**取り組む課題:**
A) 北朝鮮への支援提案に関する本文のうち、「大韓赤十字社は豪雨によって大」を含む語句で始まり「という形式で支援を提案した。」で終わる部分を、「大韓赤十字社」を「韓国赤十字社」に置き換えて書き直しなさい。
B) 北朝鮮への支援提案に関する本文を、最後の文の後から書き継ぎなさい。

**本文抜粋:**
——————————

大韓赤十字社は豪雨によって大きな被害を受けた北朝鮮住民に対してお見舞いのメッセージを発表。支援品目、規模、支援方式などについて協議する準備ができているとし北朝鮮の朝鮮赤十字会に早急な呼応を呼び掛けた。
大韓赤十字社と朝鮮赤十字会は災害時の緊急支援のほか、南北離散家族の再会行事などでも交渉役を担っている。
北朝鮮が昨年4月7日から南北の連絡チャンネルを一方的に遮断したため、韓国政府は大韓赤十字社からの発表という形式で支援を提案した。
2022年5月に尹錫悦(ユン・ソクヨル)政権が発足してから、韓国が北朝鮮に人道支援を提案したのは、22年5月に新型コロナウイルス関連の支援を提案したのに続き2回目。
韓国政府は豪雨被害を受けた北朝鮮への支援計画について、「被害状況を注視しており、現時点では発表することはない」としていたが、被害が深刻であるとの判断から支援の提案を急きょ決めたとみられる。

——————————

**収集資料:**
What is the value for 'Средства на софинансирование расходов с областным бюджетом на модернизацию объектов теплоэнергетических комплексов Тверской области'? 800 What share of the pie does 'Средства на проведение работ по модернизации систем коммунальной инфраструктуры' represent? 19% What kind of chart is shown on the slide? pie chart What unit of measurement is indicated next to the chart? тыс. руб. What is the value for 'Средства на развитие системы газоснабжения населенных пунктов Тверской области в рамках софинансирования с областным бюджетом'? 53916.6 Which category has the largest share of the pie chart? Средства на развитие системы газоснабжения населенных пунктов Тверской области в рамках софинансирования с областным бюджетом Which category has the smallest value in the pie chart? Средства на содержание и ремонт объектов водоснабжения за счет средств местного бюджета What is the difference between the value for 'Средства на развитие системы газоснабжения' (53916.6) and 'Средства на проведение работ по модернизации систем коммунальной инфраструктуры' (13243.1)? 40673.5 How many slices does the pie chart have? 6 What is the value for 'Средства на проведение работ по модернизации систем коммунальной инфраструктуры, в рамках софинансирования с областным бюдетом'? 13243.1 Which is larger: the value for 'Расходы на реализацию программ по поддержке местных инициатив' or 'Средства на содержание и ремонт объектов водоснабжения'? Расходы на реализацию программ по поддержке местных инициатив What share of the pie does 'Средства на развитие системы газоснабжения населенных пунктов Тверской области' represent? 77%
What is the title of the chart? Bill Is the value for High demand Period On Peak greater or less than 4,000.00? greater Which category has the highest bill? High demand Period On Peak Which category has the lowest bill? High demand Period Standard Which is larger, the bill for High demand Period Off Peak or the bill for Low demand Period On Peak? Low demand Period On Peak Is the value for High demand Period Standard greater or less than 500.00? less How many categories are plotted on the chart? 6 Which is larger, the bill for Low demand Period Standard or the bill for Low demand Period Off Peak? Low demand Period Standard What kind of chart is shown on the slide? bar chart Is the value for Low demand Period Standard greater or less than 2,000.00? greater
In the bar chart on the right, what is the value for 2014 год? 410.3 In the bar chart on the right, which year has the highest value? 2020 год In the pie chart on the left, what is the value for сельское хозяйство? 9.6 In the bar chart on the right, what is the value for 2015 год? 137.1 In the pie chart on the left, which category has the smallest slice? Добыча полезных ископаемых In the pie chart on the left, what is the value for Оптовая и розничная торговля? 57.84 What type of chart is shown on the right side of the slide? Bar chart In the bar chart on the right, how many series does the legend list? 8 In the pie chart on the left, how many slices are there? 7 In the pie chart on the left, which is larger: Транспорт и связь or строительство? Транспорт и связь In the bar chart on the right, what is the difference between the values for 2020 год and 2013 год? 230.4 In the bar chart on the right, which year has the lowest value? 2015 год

——————————

**解答例:**
A)
韓国赤十字社は豪雨によって大きな被害を受けた北朝鮮住民に対してお見舞いのメッセージを発表。支援品目、規模、支援方式などについて協議する準備ができているとし北朝鮮の朝鮮赤十字会に早急な呼応を呼び掛けた。
韓国赤十字社と朝鮮赤十字会は災害時の緊急支援のほか、南北離散家族の再会行事などでも交渉役を担っている。
北朝鮮が昨年4月7日から南北の連絡チャンネルを一方的に遮断したため、韓国政府は韓国赤十字社からの発表という形式で支援を提案した。

B)
統一部当局者は大韓赤十字社の発表に関連し、記者団に対し「政府は人道的危機状況に対してはいつでも支援(の扉)は開かれているという意思を表明してきた」とし「北の水害の状況を認識し、大韓赤十字社との緊密な意思疎通を経て水害の救援物資支援を提案することに決めた」と説明した。
これまで韓国が水害に関連して北朝鮮に支援を行ったのは計5回(1995、2005、06、07、10年)で、1984年には北朝鮮が韓国に救護物資を支援した。
北朝鮮が提案を受け入れれば、政府は北朝鮮側との協議を経て、南北協力基金を活用して食糧や医薬品などを支援するとみられる。
ただ北朝鮮は先ごろ、朝鮮半島の平和統一の方針を放棄し、北朝鮮と韓国の「2国家」論を主張するなど敵対政策を掲げており、韓国側の提案に応じる可能性は低いとみられる。
国連児童基金(ユニセフ)は北朝鮮と豪雨被害に関連した支援について協議しているという。
統一部当局者は北朝鮮との協議方式について、対面、書面、第三国を通じての協議などすべての方式について、受け入れる準備があると説明した。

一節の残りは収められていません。